Segment Start: Data for analysis

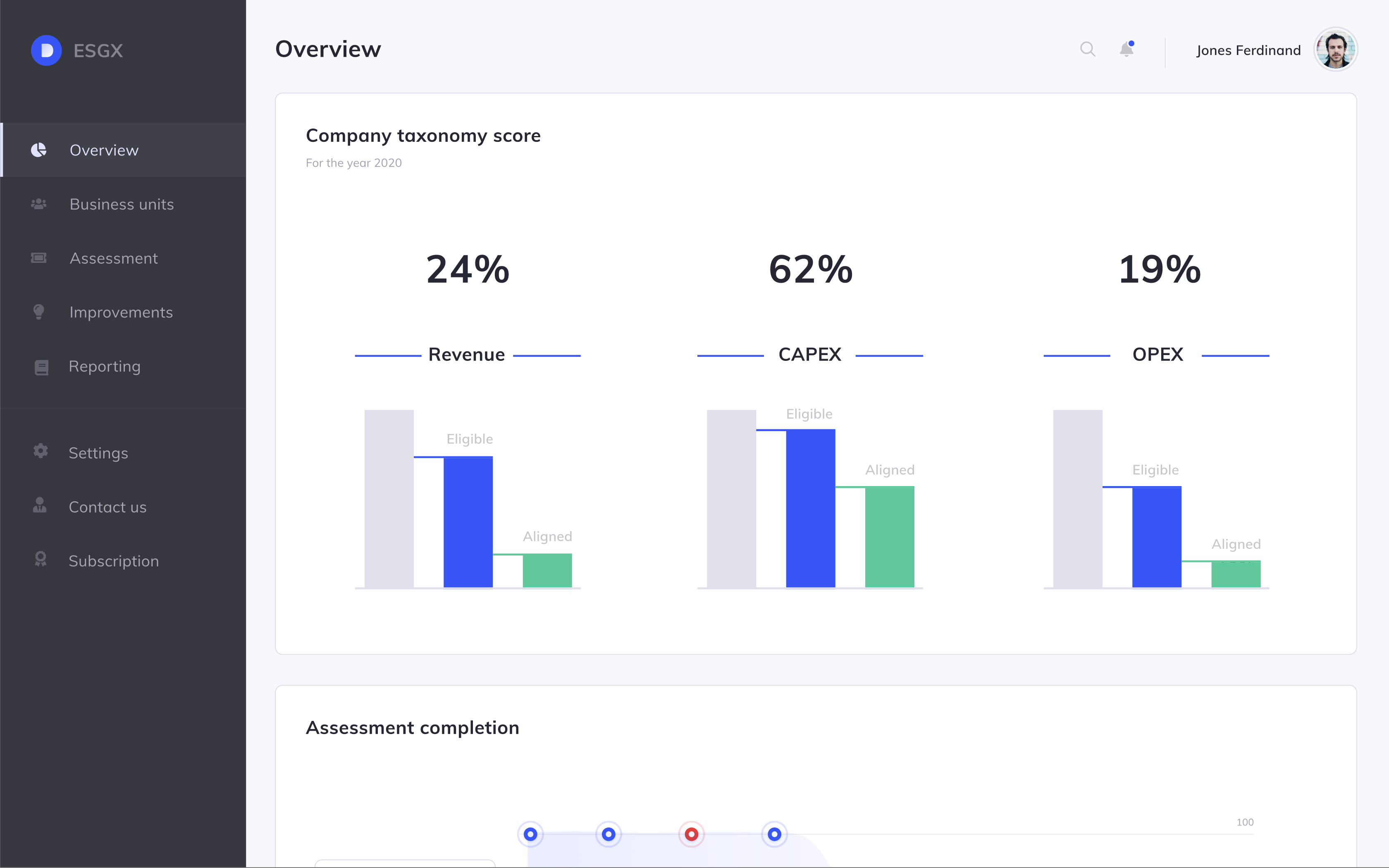 Overview dashboard of taxonomy score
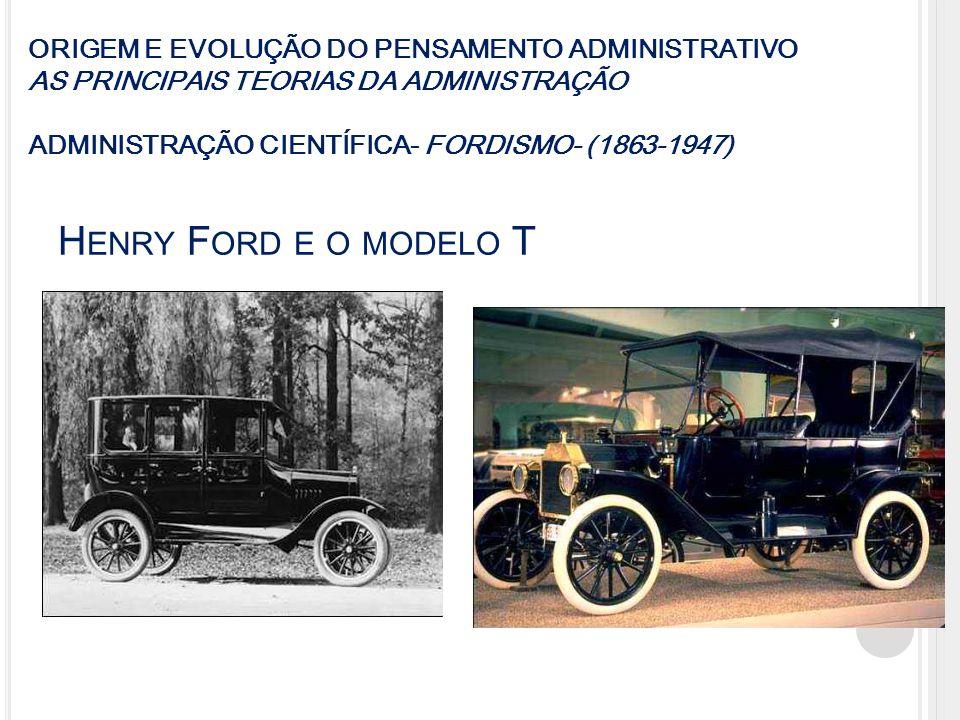 Henry Ford e o modelo T ORIGEM E EVOLUÇÃO DO PENSAMENTO ADMINISTRATIVO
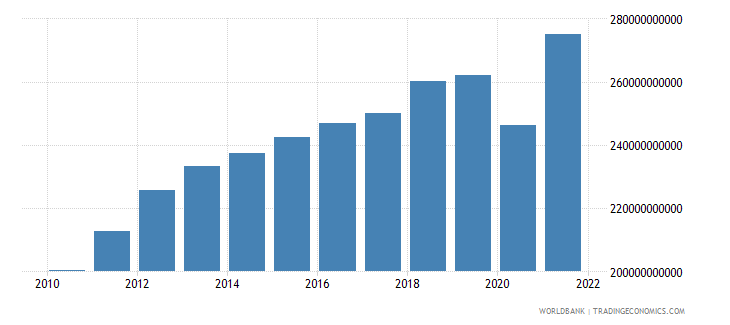 chile gdp constant 2000 us dollar wb data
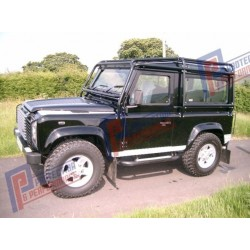 Protection & Performance Defender 110`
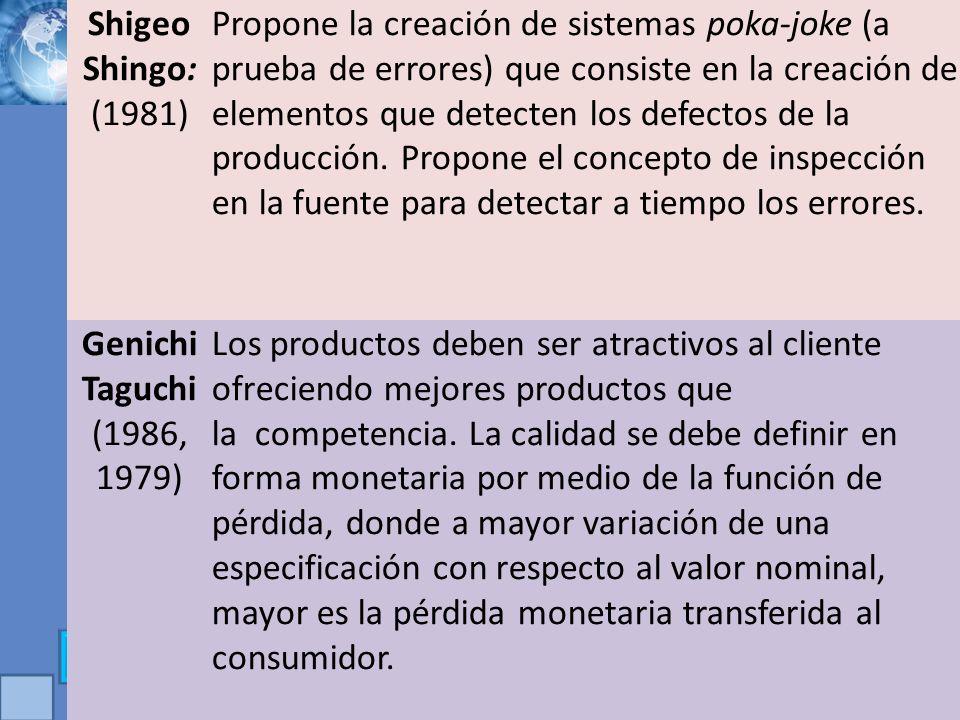 Shigeo Shingo: (1981) Propone la creación de sistemas poka-joke (a prueba de errores) que consiste en la creación de elementos que detecten los defect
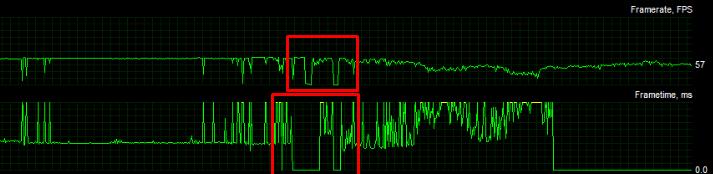 64bit client is a mess - fps drops, lags, lag spikes, etc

Segment End: Data for analysis

Restate the entire listing word for word, excluding pictures.

Solution to the exercise:
 Overview dashboard of taxonomy score
 Henry Ford e o modelo T ORIGEM E EVOLUÇÃO DO PENSAMENTO ADMINISTRATIVO
 chile gdp constant 2000 us dollar wb data
 Protection & Performance Defender 110`
 Shigeo Shingo: (1981) Propone la creación de sistemas poka-joke (a prueba de errores) que consiste en la creación de elementos que detecten los defect
 64bit client is a mess - fps drops, lags, lag spikes, etc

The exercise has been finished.